La planche et les dynamiques tabulaires

Invité à commenter une planche, j’ai choisi de rapporter une petite surprise récente.
En effet, il est possible de souligner de multiples dimensions dans une planche de bande dessinée (historique, esthétique, graphique, matérielle…). Les quelques remarques qui suivent s’arrêteront à la dimension tabulaire. La tabularité est le fait qu’une planche de bande dessinée ne se réduit pas simplement à une suite de cases, mais constitue un ensemble de cases voisinant ensemble sur une page. Et un auteur peut, s’il le désire, miser sur cette dimension de co-habitation, l’investir afin de renforcer son expression, mieux supporter le récit.

Une planche de Hergé nous aidera à illustrer le propos. Mais, d’abord, un petit détour.

I. Un cas exemplaire

Soit une planche tirée d’un récit plus vaste de Theureau-Dionnet (L’ange de miséricorde). À la parcourir rapidement, on peut nettement y lire le souci de la dimension tabulaire :

– d’abord au niveau thématique.
La planche nous propose en effet un micro-récit en soi (un épisode homogène) : la fuite — la fin de la fuite. On discerne ici un souci d’harmoniser le rythme du déroulement narratif au rythme du déroulement pragmatique : celui du lecteur, voir, lire, tourner les pages.

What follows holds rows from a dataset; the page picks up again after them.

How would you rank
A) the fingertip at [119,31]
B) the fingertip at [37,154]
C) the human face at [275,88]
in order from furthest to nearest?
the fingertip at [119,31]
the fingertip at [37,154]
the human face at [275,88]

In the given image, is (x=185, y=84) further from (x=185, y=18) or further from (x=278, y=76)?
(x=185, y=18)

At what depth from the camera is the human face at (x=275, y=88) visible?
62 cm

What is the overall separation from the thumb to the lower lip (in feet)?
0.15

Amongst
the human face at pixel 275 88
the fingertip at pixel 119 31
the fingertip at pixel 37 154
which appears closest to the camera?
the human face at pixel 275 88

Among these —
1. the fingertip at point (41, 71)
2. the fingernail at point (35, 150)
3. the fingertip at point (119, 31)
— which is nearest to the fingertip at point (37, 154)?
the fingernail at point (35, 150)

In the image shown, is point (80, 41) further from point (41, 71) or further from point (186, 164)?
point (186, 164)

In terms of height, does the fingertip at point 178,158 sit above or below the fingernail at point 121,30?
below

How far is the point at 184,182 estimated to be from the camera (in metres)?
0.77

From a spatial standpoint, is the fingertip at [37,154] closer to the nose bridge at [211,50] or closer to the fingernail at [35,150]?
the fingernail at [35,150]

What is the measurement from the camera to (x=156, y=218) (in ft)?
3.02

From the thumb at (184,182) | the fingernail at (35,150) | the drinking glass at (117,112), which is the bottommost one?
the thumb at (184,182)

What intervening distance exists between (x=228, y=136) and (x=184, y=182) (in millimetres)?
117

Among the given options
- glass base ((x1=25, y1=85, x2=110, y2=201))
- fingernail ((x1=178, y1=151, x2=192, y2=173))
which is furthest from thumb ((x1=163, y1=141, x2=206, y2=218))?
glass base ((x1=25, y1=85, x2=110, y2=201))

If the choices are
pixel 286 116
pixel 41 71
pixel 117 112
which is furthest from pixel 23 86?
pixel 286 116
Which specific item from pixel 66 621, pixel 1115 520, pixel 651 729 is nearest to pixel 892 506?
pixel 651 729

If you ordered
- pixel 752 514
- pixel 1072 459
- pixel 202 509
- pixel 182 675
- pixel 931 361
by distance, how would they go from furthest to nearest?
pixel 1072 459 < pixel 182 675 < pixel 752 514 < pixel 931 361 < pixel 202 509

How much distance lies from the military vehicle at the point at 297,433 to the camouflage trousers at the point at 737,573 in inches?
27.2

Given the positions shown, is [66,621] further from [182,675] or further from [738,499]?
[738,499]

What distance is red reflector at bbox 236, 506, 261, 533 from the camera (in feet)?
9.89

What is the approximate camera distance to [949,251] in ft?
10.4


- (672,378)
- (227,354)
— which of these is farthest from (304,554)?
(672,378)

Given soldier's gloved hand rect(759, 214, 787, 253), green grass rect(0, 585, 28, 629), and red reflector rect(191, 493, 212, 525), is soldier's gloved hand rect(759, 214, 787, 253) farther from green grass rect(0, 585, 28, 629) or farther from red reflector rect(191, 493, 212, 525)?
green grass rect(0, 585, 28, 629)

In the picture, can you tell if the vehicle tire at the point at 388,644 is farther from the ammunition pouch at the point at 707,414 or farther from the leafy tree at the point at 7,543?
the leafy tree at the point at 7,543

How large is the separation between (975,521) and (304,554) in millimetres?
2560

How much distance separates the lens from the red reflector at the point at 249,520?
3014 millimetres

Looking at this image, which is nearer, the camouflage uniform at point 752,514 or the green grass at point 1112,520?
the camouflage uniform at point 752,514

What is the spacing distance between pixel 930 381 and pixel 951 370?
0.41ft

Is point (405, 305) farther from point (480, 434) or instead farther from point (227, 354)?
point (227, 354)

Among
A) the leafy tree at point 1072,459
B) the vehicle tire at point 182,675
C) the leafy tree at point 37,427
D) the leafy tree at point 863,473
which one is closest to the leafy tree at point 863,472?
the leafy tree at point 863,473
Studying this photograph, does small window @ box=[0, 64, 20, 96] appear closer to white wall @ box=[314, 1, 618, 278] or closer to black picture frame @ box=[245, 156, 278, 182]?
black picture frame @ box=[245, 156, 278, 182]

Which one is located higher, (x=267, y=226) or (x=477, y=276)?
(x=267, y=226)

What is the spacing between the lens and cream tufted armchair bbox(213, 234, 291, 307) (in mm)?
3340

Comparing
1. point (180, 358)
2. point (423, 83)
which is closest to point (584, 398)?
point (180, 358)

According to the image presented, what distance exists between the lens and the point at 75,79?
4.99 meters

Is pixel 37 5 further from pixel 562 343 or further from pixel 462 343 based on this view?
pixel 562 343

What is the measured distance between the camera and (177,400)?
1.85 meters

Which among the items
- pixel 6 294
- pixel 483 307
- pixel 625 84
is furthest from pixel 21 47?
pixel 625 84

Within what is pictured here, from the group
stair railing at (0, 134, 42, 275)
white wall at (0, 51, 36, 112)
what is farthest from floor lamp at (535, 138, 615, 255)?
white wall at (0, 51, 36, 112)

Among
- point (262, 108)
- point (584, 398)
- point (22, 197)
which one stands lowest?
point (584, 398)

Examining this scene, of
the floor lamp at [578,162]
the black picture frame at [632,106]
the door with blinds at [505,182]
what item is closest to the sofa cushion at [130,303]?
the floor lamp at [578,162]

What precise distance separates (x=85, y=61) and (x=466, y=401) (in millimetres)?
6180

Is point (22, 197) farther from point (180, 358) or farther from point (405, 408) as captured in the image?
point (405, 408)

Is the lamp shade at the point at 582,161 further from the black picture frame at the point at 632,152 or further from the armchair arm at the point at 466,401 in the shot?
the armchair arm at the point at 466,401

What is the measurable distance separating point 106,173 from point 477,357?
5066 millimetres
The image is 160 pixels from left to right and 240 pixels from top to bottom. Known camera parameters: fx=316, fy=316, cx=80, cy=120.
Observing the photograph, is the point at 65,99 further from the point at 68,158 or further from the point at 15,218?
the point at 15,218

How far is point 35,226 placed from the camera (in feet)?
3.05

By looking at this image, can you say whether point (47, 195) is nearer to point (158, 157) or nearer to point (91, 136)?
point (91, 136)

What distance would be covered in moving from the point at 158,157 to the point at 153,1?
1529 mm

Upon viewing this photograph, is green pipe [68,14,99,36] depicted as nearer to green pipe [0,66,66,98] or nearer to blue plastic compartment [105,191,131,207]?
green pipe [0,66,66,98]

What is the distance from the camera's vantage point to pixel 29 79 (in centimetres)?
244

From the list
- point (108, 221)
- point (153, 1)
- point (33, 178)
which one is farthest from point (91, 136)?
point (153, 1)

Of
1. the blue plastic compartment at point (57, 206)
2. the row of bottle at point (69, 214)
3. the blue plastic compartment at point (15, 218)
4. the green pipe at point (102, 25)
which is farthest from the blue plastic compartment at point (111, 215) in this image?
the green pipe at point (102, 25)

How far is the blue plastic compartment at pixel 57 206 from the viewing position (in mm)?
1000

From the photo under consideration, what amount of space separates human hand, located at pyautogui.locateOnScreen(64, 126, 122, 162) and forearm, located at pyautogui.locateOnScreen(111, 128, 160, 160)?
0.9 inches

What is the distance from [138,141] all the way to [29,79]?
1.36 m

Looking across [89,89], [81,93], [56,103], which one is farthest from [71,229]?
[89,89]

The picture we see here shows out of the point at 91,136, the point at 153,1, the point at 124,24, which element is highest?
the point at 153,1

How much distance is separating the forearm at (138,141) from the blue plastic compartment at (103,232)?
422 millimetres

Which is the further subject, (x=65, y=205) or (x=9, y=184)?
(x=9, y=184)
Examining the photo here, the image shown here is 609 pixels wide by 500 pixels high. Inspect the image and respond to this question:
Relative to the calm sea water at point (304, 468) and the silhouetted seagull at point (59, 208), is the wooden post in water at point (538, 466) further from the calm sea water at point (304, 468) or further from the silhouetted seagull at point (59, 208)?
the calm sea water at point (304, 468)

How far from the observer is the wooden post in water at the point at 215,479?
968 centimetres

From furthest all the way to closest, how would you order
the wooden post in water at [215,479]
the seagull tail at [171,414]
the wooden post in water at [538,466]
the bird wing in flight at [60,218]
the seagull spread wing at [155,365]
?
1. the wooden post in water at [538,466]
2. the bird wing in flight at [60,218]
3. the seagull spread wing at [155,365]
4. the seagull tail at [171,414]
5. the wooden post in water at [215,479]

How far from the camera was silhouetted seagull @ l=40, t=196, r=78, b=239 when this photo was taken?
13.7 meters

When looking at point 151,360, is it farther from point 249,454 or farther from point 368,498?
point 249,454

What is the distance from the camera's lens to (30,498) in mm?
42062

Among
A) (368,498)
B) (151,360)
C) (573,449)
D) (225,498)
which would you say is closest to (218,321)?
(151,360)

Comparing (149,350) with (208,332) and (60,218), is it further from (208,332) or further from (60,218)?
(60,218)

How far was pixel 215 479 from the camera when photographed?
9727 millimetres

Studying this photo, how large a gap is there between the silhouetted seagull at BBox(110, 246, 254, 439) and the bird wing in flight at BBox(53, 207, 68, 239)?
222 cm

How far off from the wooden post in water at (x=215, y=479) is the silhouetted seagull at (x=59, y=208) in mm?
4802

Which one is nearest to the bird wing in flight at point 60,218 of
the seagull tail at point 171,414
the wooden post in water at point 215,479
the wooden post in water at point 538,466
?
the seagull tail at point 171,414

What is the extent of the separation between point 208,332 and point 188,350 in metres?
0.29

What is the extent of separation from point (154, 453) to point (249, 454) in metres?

– au niveau formel ensuite.
Ce que viennent conforter quatre observations. Dans cette planche, on peut relever divers paramètres formels qui viennent conforter cette unité tabulaire :

1. l’orthogonalité du découpage qui lui procure d’emblée une certaine unité, la grille du « gaufrier »
2. une dominante chromatique du bleu crépuscule (doublée de contrepoints beiges) qui distingue nettement cette planche de ses voisines.
3. le jeu soigné des diagonales. En effet, la « diagonale de la lecture » (1-5-9) propose en elle-même un résumé de toute la séquence d’action : la fille court, le temps se passe, elle est rattrapée. L’autre diagonale (3-5-7) inscrit, elle, le déroulement du temps (par le glissement d’un même motif, celui de la lune). Mais on peut y ajouter les diagonales de la progression : on assiste dans la diagonale (2-4) à la progression de la course de l’homme (du plan rapproché au gros plan) et, en (6-8) à celle de la jeune fille. Ces diagonales représentent successivement les points du vue du narrateur/lecteur (1-5-9), celui de la femme poursuivie qui voit se rapprocher son assaillant (2-4), celle de l’homme (6-8) qui voit se rapprocher sa proie.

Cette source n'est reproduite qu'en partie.